Jerome Delay, Associated Press
BRUSSELS — If NATO mounts an operation to enforce a no-fly zone over Libya, it will almost certainly establish quick superiority over Moammar Gadhafi's outdated air force. But diplomats and analysts — relying on lessons learnt from NATO's intervention in the Balkans in the 1990s — caution that any attempts to launch airstrikes against Gadhafi's ground forces would be far more dangerous, and could result in serious losses.
NATO's leaders met Friday to work out the details of a flight ban over Libya, after the U.N. Security Council gave the international community a surprisingly broad mandate to protect civilians under attack by government forces.
Alliance military planners said they could deploy dozens of fighter-bombers, tankers, air surveillance aircraft and unmanned drones to a string of air bases along Europe's southern perimeter from which to send patrols over Libya.
Officials said an "execute order" could launch the operation as early as this weekend.
NATO has significant experience in such operations — its warplanes successfully enforced no-fly zones over Bosnia in the early 1990s and over Kosovo in 1999 to end crackdowns by Serb forces on civilians.
Still, Germany and some other member nations have expressed reservations about the operation, warning that it could become a complex and long-term commitment for the alliance. A plan to launch possible air strikes against Gadhafi's air defenses was also thrown into doubt Friday by Libya's surprise announcement that it was declaring an immediate cease-fire in the conflict, diplomats said.
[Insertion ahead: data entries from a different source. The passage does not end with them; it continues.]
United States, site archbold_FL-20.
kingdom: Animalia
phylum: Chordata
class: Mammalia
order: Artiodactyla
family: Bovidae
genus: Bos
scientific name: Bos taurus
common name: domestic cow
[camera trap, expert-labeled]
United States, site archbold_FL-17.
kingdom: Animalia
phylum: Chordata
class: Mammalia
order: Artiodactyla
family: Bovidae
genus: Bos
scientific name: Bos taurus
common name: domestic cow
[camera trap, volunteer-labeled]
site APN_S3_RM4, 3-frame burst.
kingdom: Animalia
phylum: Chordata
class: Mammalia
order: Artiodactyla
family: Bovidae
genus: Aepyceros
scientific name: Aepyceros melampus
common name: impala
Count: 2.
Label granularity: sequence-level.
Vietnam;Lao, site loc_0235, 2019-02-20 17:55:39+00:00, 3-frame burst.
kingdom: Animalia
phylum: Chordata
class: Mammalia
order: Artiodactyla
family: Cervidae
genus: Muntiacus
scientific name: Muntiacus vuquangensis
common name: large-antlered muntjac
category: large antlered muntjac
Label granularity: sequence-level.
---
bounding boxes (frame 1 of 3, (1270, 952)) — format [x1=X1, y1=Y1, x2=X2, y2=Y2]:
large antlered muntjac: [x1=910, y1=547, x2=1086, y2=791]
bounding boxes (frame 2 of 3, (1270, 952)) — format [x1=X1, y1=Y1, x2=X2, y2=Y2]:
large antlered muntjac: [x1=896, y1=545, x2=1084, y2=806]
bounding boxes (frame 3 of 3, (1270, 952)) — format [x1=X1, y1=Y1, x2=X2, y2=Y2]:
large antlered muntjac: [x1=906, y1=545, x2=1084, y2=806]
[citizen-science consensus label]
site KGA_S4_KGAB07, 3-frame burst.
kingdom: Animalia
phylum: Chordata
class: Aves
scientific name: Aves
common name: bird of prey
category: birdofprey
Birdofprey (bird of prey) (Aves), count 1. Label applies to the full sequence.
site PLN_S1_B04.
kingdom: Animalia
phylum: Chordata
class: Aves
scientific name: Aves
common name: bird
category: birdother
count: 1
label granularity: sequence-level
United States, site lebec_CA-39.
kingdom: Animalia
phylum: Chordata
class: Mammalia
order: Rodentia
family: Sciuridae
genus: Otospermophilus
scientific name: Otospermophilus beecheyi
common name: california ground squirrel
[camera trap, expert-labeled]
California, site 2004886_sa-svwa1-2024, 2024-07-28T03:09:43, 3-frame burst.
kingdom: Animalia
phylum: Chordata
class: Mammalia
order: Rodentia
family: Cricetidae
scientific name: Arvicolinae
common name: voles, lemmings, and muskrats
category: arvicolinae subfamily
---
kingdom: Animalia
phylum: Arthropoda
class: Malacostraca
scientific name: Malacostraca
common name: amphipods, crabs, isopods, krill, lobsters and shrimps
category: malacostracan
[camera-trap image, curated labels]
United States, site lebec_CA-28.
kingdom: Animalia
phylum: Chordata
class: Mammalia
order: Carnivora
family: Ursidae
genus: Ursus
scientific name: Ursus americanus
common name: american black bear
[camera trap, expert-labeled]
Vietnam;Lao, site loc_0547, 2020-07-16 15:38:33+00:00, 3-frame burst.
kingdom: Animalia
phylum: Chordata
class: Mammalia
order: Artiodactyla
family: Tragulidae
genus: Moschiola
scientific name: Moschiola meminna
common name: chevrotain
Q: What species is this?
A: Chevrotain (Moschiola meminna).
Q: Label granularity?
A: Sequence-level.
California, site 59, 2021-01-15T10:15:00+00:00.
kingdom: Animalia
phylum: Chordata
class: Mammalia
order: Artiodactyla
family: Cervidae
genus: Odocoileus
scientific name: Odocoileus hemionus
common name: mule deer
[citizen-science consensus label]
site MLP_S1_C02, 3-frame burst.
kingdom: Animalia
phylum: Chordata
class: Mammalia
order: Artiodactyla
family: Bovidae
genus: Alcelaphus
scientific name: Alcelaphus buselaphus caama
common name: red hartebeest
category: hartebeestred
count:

When asked whether the North Atlantic Council — NATO's top decision-making body — had considered the possibility of airstrikes against Libyan air defense and other ground targets during its meeting on Friday, Martin Povejsil, the Czech Republic's envoy to the alliance, replied: "We only discussed enforcing the no-fly zone and the arms embargo, and providing humanitarian assistance."
If Gadhafi's air force was to flout a U.N. flight ban, experts say his air force would almost certainly be shot to pieces. Since the 1980s, chaotic purchases of equipment, poor maintenance and inadequate training have shrunk his fleet of more than 400 fighter-bombers, light attack jets and helicopter gunships to a few dozen aircraft.
What remains are mostly Sukhoi Su-22 and Mig-23 fighter bombers, as well as Yugoslav-made Jastreb light strike jets dating from the late 1960s — several of which have already been destroyed by insurgents, or flown out of the country by defecting pilots.
Outside of its fighter craft, the regime has a handful of operational interceptors, such as the MiG-21 and MiG-25, also dating from the 1960s. Its long-range air defenses are in a similar state, relying on 200 missiles launchers long considered obsolete.
A recent report by the Washington-based Center for Strategic and International Studies said the air force has also had major pilot training problems and lost a number of its aircraft to accidents and other attrition.
"Libya seems to have had a serious shortage of even mediocre combat pilots," it stated.
What worries NATO planners, however, are Libya's plentiful anti-aircraft guns and light, short-range shoulder-launched missiles — systems which proved very effective against Alliance aircraft during the Kosovo war, said a diplomat who asked not to be identified.
These include about 500 cannons of various calibers, whose presence on the battlefield could prevent allied aircraft from descending lower than 15,000 feet, said the diplomat who asked not to be named because he was not authorized to speak to the media. In Kosovo, a majority of bombing missions had to be carried out from higher altitudes beyond the reach of the Serbian guns.